Draymond Green in his postgame press conference after the Warriors beat the Pistons 118-91 on Saturday, January 30.
Screenshot: NBC Sports Bay Area

I’ll confess to the faintly scandalized thrill I first felt when Draymond Green began podcasting during the NBA playoffs, like some embedded war reporter. Can you even do that? Here was the most straightforward rejection yet of a long-eroding norm: The public should only hear from the players at the press conferences, or well after the series is over, filtered through some beat guy’s rosy retrospective.
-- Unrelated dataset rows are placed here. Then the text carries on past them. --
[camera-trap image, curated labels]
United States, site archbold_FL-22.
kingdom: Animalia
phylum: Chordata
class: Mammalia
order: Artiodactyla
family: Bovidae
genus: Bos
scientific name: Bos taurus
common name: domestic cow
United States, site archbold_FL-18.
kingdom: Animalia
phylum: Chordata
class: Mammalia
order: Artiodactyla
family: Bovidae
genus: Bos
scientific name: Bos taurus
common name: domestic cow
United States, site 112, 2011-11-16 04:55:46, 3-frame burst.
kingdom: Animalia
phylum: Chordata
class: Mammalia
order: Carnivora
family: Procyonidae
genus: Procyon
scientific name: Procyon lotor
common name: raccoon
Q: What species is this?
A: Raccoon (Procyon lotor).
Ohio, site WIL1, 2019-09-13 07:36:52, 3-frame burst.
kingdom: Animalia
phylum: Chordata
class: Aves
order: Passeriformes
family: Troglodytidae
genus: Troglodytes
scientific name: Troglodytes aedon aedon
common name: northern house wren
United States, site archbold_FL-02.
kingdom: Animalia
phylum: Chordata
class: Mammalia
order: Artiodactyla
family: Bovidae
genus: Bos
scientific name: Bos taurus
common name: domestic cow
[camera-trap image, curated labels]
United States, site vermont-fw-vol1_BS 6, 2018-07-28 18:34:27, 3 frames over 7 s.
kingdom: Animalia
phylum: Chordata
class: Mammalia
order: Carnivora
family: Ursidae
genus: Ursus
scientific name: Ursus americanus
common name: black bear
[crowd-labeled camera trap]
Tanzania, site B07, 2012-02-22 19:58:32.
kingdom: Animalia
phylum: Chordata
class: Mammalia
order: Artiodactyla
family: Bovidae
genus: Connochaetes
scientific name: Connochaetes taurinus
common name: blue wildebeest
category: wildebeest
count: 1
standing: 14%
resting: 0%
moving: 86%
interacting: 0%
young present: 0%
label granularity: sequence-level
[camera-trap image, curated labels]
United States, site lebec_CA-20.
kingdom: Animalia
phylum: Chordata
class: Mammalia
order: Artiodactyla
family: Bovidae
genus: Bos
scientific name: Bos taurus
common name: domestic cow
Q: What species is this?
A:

And because Green had been fairly insightful in his TV appearances to date, he seemed like a good candidate to dish on the ins and outs of the highest-stakes basketball there is. Now that I’ve actually tried listening to said podcast, and now that it’s the NBA Finals, where Green is depositing his nightly turd into the box score, a different question arises: Can you please not do that?

When you play poorly in a Game 3 NBA Finals loss, certain paths open, and others close. You are free to show remorse for playing “like shit,” as Green did admit after his historically bad outing on Wednesday. However, you are forbidden from running straight to your hotel and yelling into a microphone, “Sorry that this podcast is probably doing better numbers than yours,” mere hours after fouling out with two points, four rebounds, and three assists. Let’s review. Apologizing for shooting 26 percent from the floor while being left radically unguarded by the most scrupulous defense in basketball: good. “Apologizing” for being a burgeoning media mogul right after you match your series-total 15 points with 15 personal fouls: bad.

You are also strongly discouraged from berating a reporter who asks if there are ways that publishing an unfiltered rant after each game might give the opposing team some tactical advantage.

In his podcast after Wednesday’s loss, Green asks the haters what he should be doing with his time after the game instead of podcasting. Society would improve if more people asked themselves this question. “Sleep” is raised as a possibility—but all too briefly, and only rhetorically.